• Problem details: Convert the records from the line that contains "In the photo, is" through the end of the records into a two-column CSV with columns text and answer, one row per record. Put each field in double quotation marks and replace any line breaks inside a field with spaces.

• Extracted records:
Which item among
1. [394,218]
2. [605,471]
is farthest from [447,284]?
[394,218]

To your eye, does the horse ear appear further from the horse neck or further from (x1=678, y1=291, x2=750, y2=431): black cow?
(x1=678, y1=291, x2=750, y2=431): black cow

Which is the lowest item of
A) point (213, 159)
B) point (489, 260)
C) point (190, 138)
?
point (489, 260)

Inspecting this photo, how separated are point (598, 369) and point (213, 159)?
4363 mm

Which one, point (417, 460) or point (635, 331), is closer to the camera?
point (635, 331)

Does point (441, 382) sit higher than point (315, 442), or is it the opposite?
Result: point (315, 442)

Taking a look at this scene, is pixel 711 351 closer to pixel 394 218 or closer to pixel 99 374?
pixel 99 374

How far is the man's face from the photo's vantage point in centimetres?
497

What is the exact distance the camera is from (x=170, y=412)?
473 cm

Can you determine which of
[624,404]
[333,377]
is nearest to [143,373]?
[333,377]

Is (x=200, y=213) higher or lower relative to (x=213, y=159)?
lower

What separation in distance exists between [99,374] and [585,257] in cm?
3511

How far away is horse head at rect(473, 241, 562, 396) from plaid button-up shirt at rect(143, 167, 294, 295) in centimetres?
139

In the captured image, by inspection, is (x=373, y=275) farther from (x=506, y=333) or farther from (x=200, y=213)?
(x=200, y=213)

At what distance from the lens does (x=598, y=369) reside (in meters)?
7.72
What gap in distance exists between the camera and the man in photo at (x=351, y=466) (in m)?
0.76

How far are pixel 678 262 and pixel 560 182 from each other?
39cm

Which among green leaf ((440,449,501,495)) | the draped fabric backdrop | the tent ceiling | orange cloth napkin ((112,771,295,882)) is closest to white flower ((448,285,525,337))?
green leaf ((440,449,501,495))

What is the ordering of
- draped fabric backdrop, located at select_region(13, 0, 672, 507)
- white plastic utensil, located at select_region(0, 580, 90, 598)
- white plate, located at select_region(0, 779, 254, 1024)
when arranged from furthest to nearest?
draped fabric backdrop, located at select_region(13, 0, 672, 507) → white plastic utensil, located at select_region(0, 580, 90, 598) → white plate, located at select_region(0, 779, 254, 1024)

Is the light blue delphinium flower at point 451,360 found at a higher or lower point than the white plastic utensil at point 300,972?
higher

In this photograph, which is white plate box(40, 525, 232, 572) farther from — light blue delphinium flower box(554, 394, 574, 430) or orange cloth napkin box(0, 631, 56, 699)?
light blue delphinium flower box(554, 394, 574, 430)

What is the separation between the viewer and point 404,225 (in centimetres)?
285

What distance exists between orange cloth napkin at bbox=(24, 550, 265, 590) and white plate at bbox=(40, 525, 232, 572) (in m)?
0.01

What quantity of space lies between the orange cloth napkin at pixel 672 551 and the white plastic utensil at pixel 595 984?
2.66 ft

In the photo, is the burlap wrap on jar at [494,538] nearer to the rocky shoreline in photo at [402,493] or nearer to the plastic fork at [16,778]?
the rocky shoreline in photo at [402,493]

• Task answer:
text,answer
"In the photo, is the burlap wrap on jar at [494,538] nearer to the rocky shoreline in photo at [402,493] or nearer to the plastic fork at [16,778]?","the rocky shoreline in photo at [402,493]"